Correlation Between Dixie and FAT Brands
Can any of the company-specific risk be diversified away by investing in both Dixie and FAT Brands at the same time? Although using a correlation coefficient on its own may not help to predict future stock returns, this module helps to understand the diversifiable risk of combining Dixie and FAT Brands into the same portfolio, which is an essential part of the fundamental portfolio management process.
By analyzing existing cross correlation between The Dixie Group and FAT Brands, you can compare the effects of market volatilities on Dixie and FAT Brands and check how they will diversify away market risk if combined in the same portfolio for a given time horizon. You can also utilize pair trading strategies of matching a long position in Dixie with a short position of FAT Brands. Check out your portfolio center. Please also check ongoing floating volatility patterns of Dixie and FAT Brands.
Diversification Opportunities for Dixie and FAT Brands
-0.35 | Correlation Coefficient |
Very good diversification
The 3 months correlation between Dixie and FAT is -0.35. Overlapping area represents the amount of risk that can be diversified away by holding The Dixie Group and FAT Brands in the same portfolio, assuming nothing else is changed. The correlation between historical prices or returns on FAT Brands and Dixie is a relative statistical measure of the degree to which these equity instruments tend to move together. The correlation coefficient measures the extent to which returns on The Dixie Group are associated (or correlated) with FAT Brands. Values of the correlation coefficient range from -1 to +1, where. The correlation of zero (0) is possible when the price movement of FAT Brands has no effect on the direction of Dixie i.e., Dixie and FAT Brands go up and down completely randomly.
Pair Corralation between Dixie and FAT Brands
If you would invest 932.00 in FAT Brands on August 28, 2024 and sell it today you would earn a total of 22.00 from holding FAT Brands or generate 2.36% return on investment over 90 days.

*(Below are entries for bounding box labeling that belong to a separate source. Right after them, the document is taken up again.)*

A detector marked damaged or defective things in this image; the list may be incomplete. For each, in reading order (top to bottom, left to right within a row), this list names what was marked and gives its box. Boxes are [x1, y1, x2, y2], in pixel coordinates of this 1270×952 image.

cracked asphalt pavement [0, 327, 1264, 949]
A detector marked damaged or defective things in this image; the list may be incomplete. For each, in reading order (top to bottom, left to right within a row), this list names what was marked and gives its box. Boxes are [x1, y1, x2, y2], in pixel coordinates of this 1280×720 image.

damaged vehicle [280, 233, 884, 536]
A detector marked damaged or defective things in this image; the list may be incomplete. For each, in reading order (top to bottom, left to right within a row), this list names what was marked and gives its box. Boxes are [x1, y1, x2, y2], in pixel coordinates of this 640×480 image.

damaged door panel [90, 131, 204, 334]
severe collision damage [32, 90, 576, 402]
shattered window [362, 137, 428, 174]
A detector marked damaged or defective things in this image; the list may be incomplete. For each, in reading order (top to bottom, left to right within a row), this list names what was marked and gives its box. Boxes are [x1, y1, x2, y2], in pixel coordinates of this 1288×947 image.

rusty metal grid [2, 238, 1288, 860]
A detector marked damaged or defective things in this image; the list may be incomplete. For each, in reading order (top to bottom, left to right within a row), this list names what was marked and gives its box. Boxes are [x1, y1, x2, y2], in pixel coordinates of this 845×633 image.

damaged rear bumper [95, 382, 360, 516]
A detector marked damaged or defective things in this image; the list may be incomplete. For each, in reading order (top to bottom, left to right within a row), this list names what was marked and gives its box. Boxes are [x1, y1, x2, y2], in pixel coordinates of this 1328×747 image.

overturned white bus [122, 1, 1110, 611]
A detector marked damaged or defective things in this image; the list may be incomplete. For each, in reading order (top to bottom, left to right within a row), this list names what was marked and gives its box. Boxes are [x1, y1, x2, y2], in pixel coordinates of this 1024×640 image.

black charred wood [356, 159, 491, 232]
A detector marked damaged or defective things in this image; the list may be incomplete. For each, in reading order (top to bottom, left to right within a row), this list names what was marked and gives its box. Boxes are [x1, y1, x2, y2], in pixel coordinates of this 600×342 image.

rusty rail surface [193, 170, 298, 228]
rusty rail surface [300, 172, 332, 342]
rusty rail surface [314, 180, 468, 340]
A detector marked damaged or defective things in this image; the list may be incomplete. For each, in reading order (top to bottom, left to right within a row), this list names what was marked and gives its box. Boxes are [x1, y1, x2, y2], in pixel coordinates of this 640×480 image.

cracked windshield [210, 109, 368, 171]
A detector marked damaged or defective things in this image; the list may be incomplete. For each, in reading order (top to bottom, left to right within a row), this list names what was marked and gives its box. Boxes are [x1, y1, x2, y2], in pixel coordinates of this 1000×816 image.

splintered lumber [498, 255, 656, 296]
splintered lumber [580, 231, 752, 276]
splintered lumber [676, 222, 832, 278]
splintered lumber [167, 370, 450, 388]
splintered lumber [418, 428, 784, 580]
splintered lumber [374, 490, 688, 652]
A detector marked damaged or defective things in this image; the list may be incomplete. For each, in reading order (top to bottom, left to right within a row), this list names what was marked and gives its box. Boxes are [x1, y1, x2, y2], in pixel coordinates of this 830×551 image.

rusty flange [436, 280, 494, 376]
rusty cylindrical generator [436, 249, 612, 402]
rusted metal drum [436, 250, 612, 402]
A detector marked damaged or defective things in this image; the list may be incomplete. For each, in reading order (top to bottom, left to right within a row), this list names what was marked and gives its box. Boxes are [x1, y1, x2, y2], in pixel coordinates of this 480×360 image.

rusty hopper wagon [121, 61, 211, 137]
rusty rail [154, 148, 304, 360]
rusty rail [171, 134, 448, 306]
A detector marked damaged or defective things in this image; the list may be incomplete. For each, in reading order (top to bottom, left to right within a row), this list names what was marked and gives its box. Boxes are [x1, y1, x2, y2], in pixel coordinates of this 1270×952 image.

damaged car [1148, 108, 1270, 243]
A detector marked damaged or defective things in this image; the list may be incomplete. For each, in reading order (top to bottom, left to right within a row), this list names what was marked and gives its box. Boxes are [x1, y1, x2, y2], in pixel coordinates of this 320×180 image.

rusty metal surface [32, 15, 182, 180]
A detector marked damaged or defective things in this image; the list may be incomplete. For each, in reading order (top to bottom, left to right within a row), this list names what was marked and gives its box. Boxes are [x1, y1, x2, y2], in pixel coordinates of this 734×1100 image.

Time Period | 3 Months [change] |
Direction | Moves Against |
Strength | Insignificant |
Accuracy | 4.76% |
Values | Daily Returns |
The Dixie Group vs. FAT Brands
Performance |
Timeline |
Dixie Group |
Risk-Adjusted Performance
0 of 100
Weak | Strong |
Weak
FAT Brands |
Dixie and FAT Brands Volatility Contrast
Predicted Return Density |
Returns |
Pair Trading with Dixie and FAT Brands
The main advantage of trading using opposite Dixie and FAT Brands positions is that it hedges away some unsystematic risk. Because of two separate transactions, even if Dixie position performs unexpectedly, FAT Brands can make up some of the losses. Pair trading also minimizes risk from directional movements in the market. For example, if an entire industry or sector drops because of unexpected headlines, the short position in FAT Brands will offset losses from the drop in FAT Brands' long position.The idea behind The Dixie Group and FAT Brands pairs trading is to make the combined position market-neutral, meaning the overall market's direction will not affect its win or loss (or potential downside or upside). This can be achieved by designing a pairs trade with two highly correlated stocks or equities that operate in a similar space or sector, making it possible to obtain profits through simple and relatively low-risk investment.Check out your portfolio center.Note that this page's information should be used as a complementary analysis to find the right mix of equity instruments to add to your existing portfolios or create a brand new portfolio. You can also try the Portfolio Center module to all portfolio management and optimization tools to improve performance of your portfolios.